Once you have downloaded and unzipped that, you will have a series of files including "GeneralUser GS FluidSynth v1.44.sf2" (obviously the name may change in the future). I renamed that file and moved it to /usr/local/share/fluidsynth/generaluser.v.1.44.sf2.

Once the SoundFont file is place and fluidsynth is installed, you can play a midi by using this command:

fluidsynth -i /usr/local/share/fluidsynth/generaluser.v.1.44.sf2 ~/Music/example.mid 

n.b.
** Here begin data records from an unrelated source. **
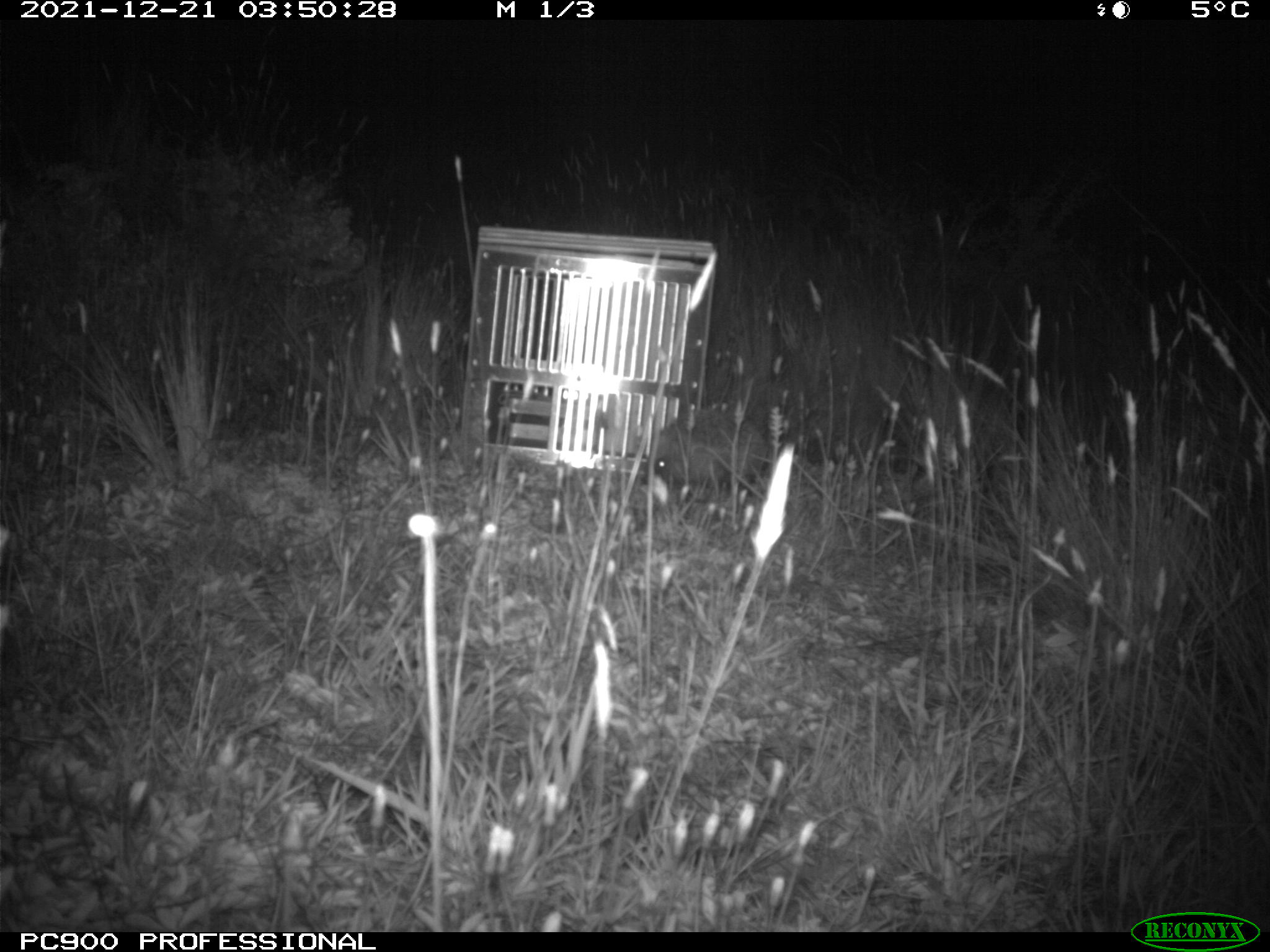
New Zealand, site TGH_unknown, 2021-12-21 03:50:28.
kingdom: Animalia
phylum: Chordata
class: Mammalia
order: Eulipotyphla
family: Erinaceidae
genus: Erinaceus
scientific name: Erinaceus europaeus europaeus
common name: european hedgehog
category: hedgehog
Hedgehog (european hedgehog) (Erinaceus europaeus europaeus).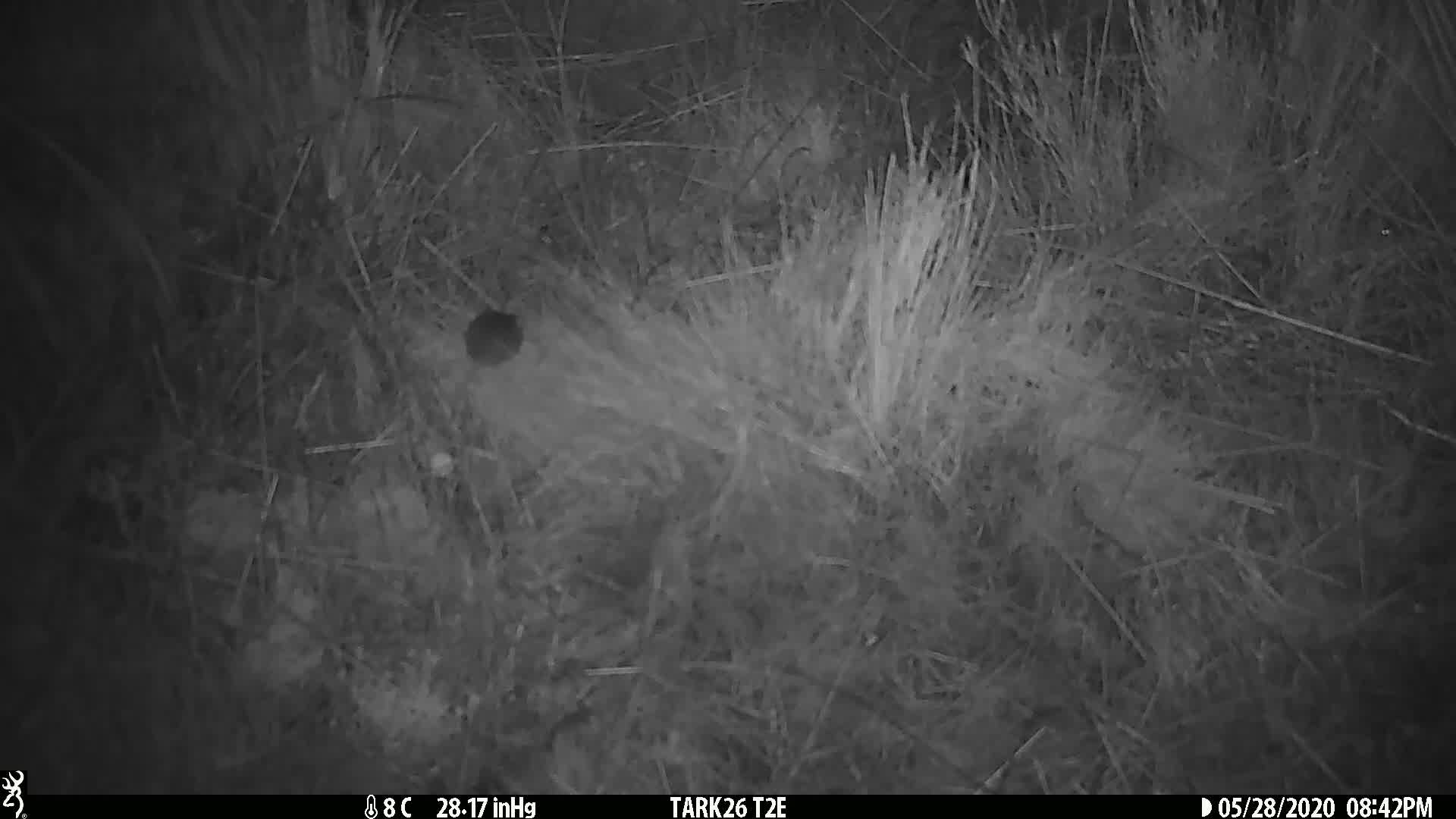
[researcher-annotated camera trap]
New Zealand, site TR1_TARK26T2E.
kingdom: Animalia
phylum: Chordata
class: Mammalia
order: Rodentia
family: Muridae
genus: Mus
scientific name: Mus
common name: mouse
Mouse (Mus).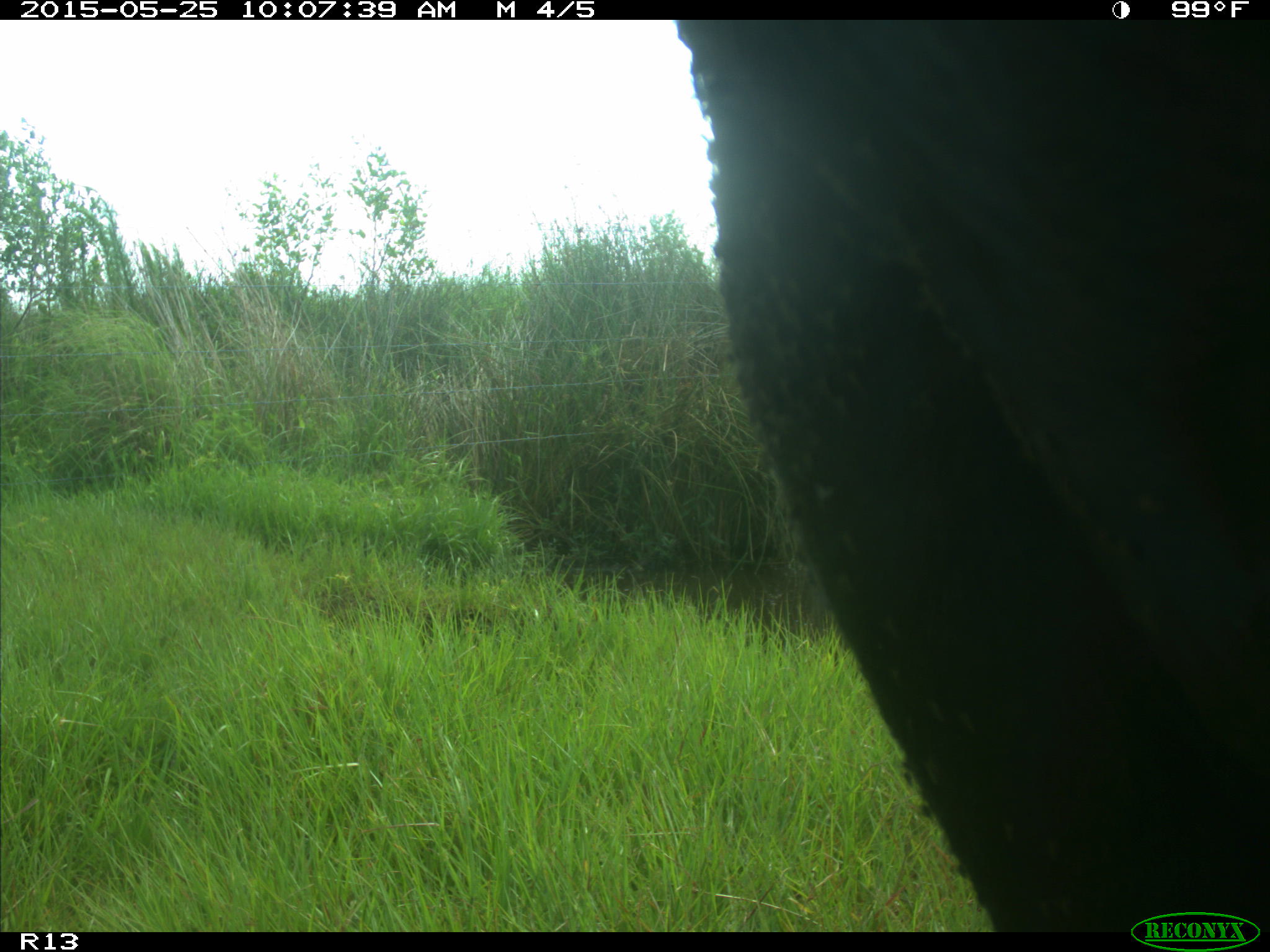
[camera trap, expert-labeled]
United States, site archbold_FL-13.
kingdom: Animalia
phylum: Chordata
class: Mammalia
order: Artiodactyla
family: Bovidae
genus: Bos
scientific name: Bos taurus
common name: domestic cow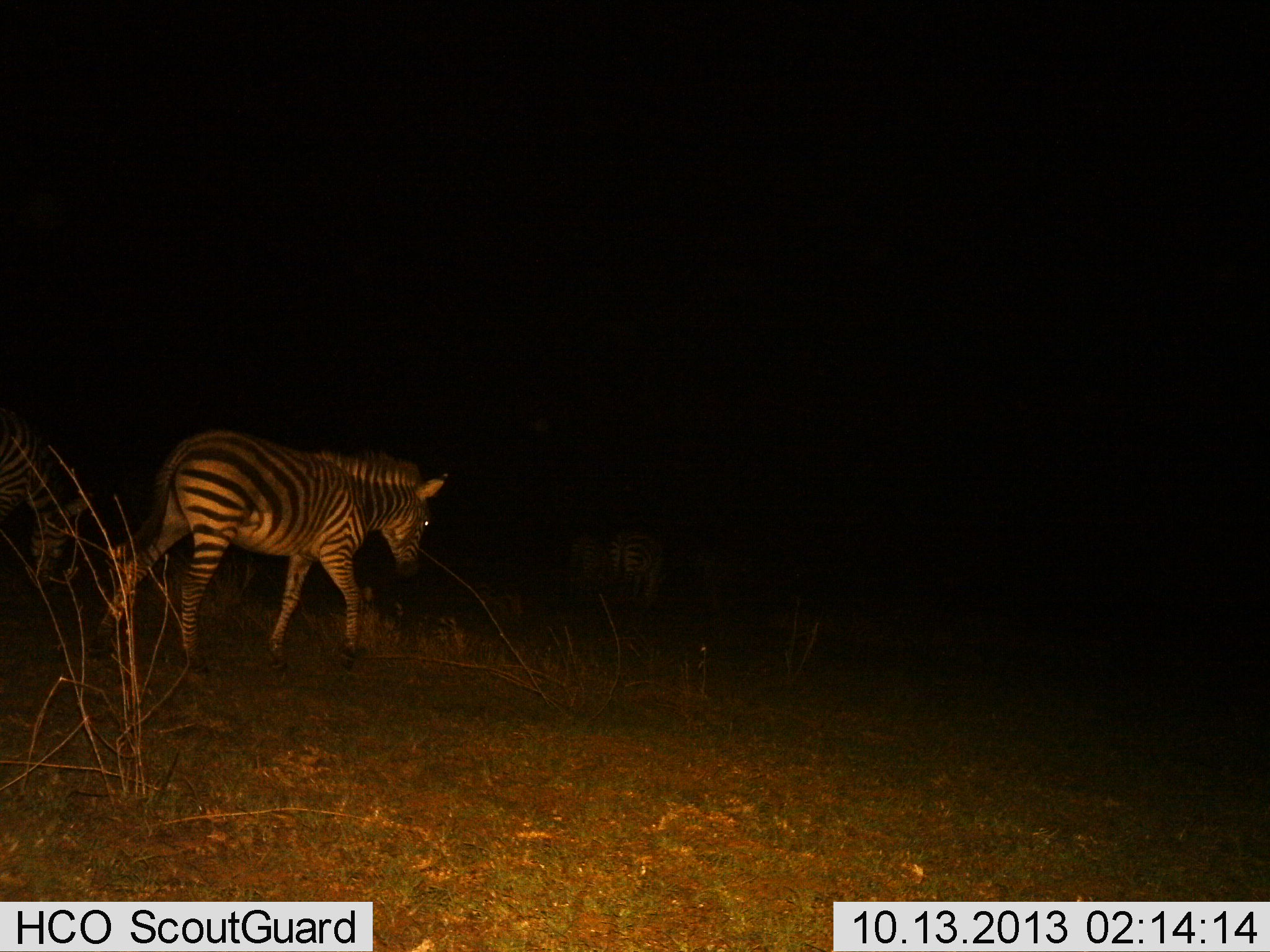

There are some (seemingly harmless) error messages which get displayed when you do that. If you want to suppress them use:

(fluidsynth -i /usr/local/share/fluidsynth/generaluser.v.1.44.sf2 ~/Music/example.mid 2>&1) >/dev/null

instead.

Obviously I'm never going to remember all of that, so I made a zsh function called playmidi

function playmidi {

    SOUNDFONT='/usr/local/share/fluidsynth/generaluser.v.1.44.sf2'

    if [ -e "$SOUNDFONT" ]
    then 

        for i in "$@"
        do 
            if [ -e "$i" ]
            then
                (fluidsynth -i "$SOUNDFONT" "$i"  2>&1) >/dev/null
            else
                echo "[playmidi]: cannot find file at $i"   
                return 1
            fi  
        done 
    else
            echo "[playmidi]: SOUNDFONT file not found at $SOUNDFONT"
            return 1
    fi  
}

(That should work for bash too I believe.)

Now all I have to do is type:

playmidi example.mid 

and example.mid will play.

Solution 2:

This worked for me:

$ brew install timidity
$ timidity file.midi

Solution 3:

You can use VLC with a non-interactive CLI interface with -I dummy:

/Applications/VLC.app/Contents/MacOS/VLC -I dummy file.mid vlc://quit

To enable midi support, go to Preferences > Show All > Input / Codecs > Audio codecs > Fluid Synth and set the soundfont to a file like the FluidSynth soundfont from http://www.schristiancollins.com/generaluser.php.

Edit: midi support was removed from recent version of VLC. You can still use fluidsynth from the shell as described by TJ Luoma:

brew install fluidsynth
wget http://www.schristiancollins.com/soundfonts/GeneralUser_GS_1.44-FluidSynth.zip
unzip GeneralUser_GS_1.44-FluidSynth.zip
mkdir -p /usr/local/share/fluidsynth
mv GeneralUser\ GS\ 1.44\ FluidSynth/GeneralUser\ GS\ FluidSynth\ v1.44.sf2 /usr/local/share/fluidsynth
fluidsynth -i /usr/local/share/fluidsynth/GeneralUser\ GS\ FluidSynth\ v1.44.sf2 file.mid

Solution 4:

According to this post on VLC's own forums Felix Paul Kuehne, the site admin, said

Hello, apparently, FluidSynth got lost in the compilation process for the last update. Be assured that it will be back in 2.1.2 very soon!

So for now either downgrade to vlc 2.0.9, or wait for vlc 2.1.2. This way, your existing solution will work as it used to.